Jumat, 03 Juni 2011

Poster Pengelolaan Limpasan Hujan

Xylene

Xylene merupakan bahan kimia yang memiliki rumus C6H4(CH3)2. Nama lain dari xylene antara lain xylol, dan dimetilbenzene. Xylene memiliki berat molekul 106,17 gram/mol dengan komposisi karbon (C) sebesar 90,5% dan hidrogen (H) 9,5%. Xylene memiliki tiga isomer yaitu ortho-xylene, meta-xylene dan para-xylene.

Xylene merupakan cairan tidak berwarna yang diproduksi dari minyak bumi atau aspal cair dan sering digunakan sebagai pelarut dalam industri (G.A.Jacobson dan S. McLean, 2003). Xylene pada aspal cair pertama kali ditemukan pada pertengahan abad ke 19. Nama dari xylene berasal dari bahasa latin ”wood xulon” karena xylene dapat diperoleh dari hasil destilasi kayu tanpa kehadiran oksigen (Richard L. Myers, 2007).

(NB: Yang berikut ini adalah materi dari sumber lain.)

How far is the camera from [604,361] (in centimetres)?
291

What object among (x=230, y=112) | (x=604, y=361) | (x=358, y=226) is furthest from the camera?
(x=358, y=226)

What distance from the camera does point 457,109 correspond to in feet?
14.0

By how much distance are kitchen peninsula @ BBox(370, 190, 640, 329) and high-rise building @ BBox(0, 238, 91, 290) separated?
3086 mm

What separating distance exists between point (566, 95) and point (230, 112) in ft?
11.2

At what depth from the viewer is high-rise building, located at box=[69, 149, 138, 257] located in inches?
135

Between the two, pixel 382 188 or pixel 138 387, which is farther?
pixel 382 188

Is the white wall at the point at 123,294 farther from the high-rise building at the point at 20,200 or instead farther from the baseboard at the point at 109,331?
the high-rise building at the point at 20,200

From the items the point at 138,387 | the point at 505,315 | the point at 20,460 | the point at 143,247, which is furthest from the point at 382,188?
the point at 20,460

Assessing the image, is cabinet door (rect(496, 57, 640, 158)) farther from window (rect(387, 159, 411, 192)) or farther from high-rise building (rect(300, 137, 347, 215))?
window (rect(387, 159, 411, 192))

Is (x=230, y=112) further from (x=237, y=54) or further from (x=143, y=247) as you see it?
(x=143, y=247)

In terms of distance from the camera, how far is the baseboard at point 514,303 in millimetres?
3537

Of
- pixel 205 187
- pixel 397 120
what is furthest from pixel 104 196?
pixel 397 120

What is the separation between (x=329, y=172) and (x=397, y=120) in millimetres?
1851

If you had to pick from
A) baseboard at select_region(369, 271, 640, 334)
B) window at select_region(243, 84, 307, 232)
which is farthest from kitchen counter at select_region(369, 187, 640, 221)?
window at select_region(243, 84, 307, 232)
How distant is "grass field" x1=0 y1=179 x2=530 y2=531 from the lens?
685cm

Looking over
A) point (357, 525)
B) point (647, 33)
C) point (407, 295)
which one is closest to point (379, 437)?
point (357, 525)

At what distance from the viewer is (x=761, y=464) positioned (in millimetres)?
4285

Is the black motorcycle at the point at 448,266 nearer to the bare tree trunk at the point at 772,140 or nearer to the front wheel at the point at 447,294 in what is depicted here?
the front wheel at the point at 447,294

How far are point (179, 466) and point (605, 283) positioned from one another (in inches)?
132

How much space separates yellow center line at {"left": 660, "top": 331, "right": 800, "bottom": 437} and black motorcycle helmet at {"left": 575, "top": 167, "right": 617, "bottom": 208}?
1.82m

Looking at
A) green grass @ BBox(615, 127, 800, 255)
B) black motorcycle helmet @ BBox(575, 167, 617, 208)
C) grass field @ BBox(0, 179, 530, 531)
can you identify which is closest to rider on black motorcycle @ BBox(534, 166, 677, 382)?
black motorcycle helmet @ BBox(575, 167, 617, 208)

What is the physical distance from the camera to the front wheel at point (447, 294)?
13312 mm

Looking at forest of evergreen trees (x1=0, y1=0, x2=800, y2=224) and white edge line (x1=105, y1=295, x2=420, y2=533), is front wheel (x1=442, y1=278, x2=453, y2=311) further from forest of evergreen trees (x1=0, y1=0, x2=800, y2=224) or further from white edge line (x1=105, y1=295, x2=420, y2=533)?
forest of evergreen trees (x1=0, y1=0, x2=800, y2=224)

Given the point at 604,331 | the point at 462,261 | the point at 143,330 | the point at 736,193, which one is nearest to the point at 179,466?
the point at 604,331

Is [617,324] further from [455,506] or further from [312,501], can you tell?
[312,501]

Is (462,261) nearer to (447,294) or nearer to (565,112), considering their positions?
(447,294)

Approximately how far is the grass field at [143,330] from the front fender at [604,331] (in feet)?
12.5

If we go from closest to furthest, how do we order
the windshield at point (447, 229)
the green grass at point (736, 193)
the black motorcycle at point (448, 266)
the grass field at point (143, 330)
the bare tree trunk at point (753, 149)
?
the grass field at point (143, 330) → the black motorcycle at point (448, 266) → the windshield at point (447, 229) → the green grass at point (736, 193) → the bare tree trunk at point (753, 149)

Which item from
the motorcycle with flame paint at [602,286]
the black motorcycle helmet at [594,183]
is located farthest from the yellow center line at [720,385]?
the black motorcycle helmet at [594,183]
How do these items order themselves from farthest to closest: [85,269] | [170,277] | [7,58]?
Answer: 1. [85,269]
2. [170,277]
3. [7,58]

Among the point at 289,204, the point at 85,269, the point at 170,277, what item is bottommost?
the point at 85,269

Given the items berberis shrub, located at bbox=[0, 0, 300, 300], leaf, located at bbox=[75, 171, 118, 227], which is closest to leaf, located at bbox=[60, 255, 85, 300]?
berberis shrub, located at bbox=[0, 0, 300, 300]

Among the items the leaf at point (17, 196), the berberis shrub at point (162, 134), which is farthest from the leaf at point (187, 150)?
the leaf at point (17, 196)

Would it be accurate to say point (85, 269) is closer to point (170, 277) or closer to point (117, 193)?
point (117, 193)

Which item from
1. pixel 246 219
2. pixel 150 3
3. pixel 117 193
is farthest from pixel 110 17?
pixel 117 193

Xylene merupakan hidrokarbon aromatik yang secara luas digunakan dalam industri dan teknologi medis sebagai pelarut (Langman JM, 1994.). Xylene dapat digunakan sebagai bahan kimia dasar di industri. Xylene dapat teroksidasi dimana gugus methyl berubah menjadi gugus karboksilat. Ortho-xylene akan membentuk phthalic acid sedangkan para-xylene akan membentuk terephthalic acid. Terephthalic acid merupakan salah satu bahan dalam pembuatan polyesters. Terephthalic acid dapat bereaksi dengan ethylene glycol membentuk ester polyethylene terephthalate (PET). Bahan PET meerupakan bahan plastik yang digunakan sebagai wadah makanan. Perkiraan penggunaan xylene diseluruh dunia mencapai 30 juta ton pertahun (Richard L. Myers, 2007).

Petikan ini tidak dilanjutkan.